McFarland latches onto the 'outsiders' notion and quotes Major McBreen before setting us off to find the proper wording. It is:

'Men do not engage in combat for motherhood, the flag, or apple pie. They do not fight for patriotism. They may have volunteered for these reasons, but when their lives are at risk, and the incredible stress of close personal violence is immediately at hand, the key truth emerges. - Men fight for their friends.'


"I could be here a long time, talking about this," McFarland says as he begins what will be a stirring defence of Ulster, and his players.

"I always find it amazing, the importance people put on which hospital you were born in. Like, come on!

"I was born in a hospital in Chipping Norton, in Oxfordshire. I have no interest in Chipping Norton in Oxfordshire. Apparently David Cameron lives there, or he’s got a house there. That’s about as much as I know.

"I’ve got an English accent but does that mean I feel from head to toe as if I’m English?
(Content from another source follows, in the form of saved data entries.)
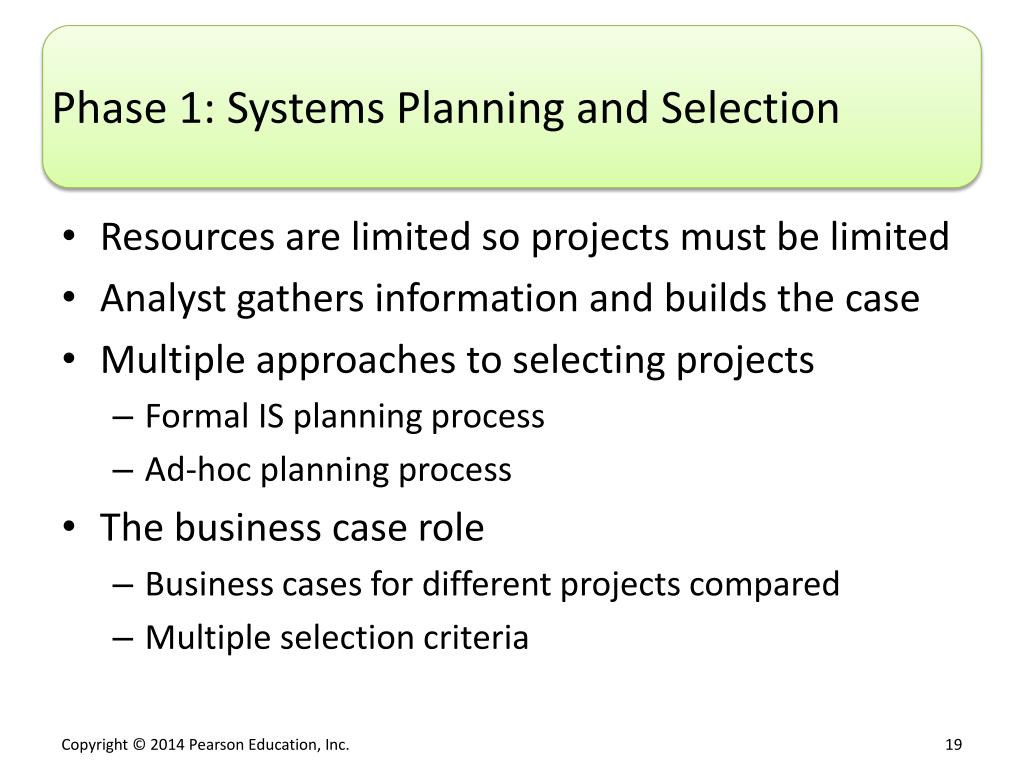 Phase 1: Systems Planning and Selection

• Resources are limited so projects must be limited
• Analyst gathers information and builds the case
• Multiple approaches to selecting projects
– Formal IS planning process
– Ad-hoc planning process
• The business case role
– Business cases for different projects compared
– Multiple selection criteria

Copyright © 2014 Pearson Education, Inc.

19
Part of me is English, yeah, 100%. But I’ve spent 15 years in Ireland, my son Thomas was born here, my daughter Alex spent all her life here. Galway is a huge home for me.

"Now I’m in Belfast. I’ve got bits that attach me to Ulster in my family history and I feel a part of the fabric here."

"Nick Timoney is an Ulsterman," McFarland continues. "When he pulls on that jersey, he’s an Ulsterman. It’s just as simple as that."

Having already quoted McBreen, McFarland unfurls a Napoleon quote - "Before soldiers will fight together, they need to eat a lot of soup together."

"People’s identity comes from spending time with each other," he says, "from forging the bonds so that when they go onto the pitch, they're willing to go into places they wouldn't do normally.

"It’s not a question of where you’re born. That’s not what Tom O’Toole is thinking when he’s packing down five metres from his line in the Aviva in a championship final. He’s bloody wondering if he’s helping Squishy [Rob Herring] out. Hoping that Hendy [Iain Henderson] is going to be doing everything that he promised beforehand."

As we all soak in that sweeping prose from the Ulster coach, he remarks, "I could go on for a long time on that one."

And then we were back to the rugby questions - bouncing back from a tough loss and ways to unlock Toulouse. McFarland took a breath then went again. Never a dull moment.